When people — particularly investors — think of successful local marketplace businesses, they think of Yelp, OpenTable, maybe GrubHub, and Task Rabbit (to give our portfolio a little plug). What few realize, however, is that even the most successful of these businesses require time and patience to realize their full potential.
Consider OpenTable: The company launched in 1998 and seven years later only posted $16 million in revenue. It wasn’t until around 2006 that the company’s revenue and growth really accelerated, and it has continued to post growth and profits since its initial public offering in 2009. Its founders credit the company’s success with a slow growth plan that included targeting key metro areas in North America first, then expanding throughout the country and, finally, internationally. Yelp, meanwhile, launched in 2004 and 2013 is looking like it will be the company’s first profitable year. GrubHub also launched in 2004, and took three to four years before it really started to hit its growth stride ahead of raising its second round of funding.

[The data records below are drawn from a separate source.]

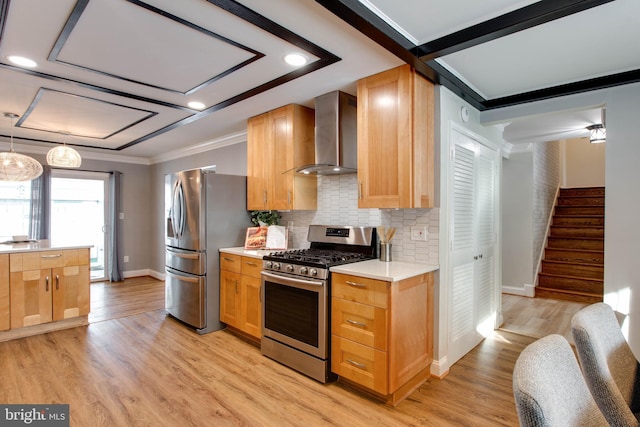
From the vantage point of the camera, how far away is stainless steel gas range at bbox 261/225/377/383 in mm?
2574

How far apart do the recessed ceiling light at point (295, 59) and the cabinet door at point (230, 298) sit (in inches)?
83.3

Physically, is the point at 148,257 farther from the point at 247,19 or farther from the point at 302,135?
the point at 247,19

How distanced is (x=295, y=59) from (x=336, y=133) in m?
0.76

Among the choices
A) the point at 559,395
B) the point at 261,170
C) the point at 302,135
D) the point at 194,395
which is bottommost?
the point at 194,395

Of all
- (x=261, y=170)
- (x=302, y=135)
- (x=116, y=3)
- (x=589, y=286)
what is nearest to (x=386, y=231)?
(x=302, y=135)

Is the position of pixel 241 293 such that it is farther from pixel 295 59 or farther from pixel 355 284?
pixel 295 59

Local marketplace businesses don’t just grow slowly because it takes time to build up community, to establish trust and credibility (which it does), but also because it’s tricky to get the balance of supply and demand right. People often describe it as starting two businesses and in a sense, that’s true. You’ve got to be a business-to-business (B2B) and a business-to-consumer (B2C) company at the same time.
Had Task Rabbit launched with a bunch of Rabbits and no one needing them to do anything, for example, those folks would have gotten bored and maybe gone off and done something else. Probably worse, had it launched with a ton of users and only a few Rabbits, people would have struggled to find anyone available or willing to take on their task and, having had a bad experience once, would disappear and never come back.
This is critical. Ensuring the appropriate balance so that the supply side stays active, motivated, and engaged in the community while the “fill rate” (the percentage of times that a consumer request for a service or product is filled) for the consumer is high has to be at the forefront of any entrepreneur’s plan for this kind of business.
Time and again I’ve seen investors try to artificially speed up the pace of growth for these types of companies — either through big marketing spends or rapid expansion into new markets — and it rarely works. I’m generally not a fan of paid advertising as it becomes a drug that is very difficult for a company to get off and have found that it can really throw off the balance of a local marketplace.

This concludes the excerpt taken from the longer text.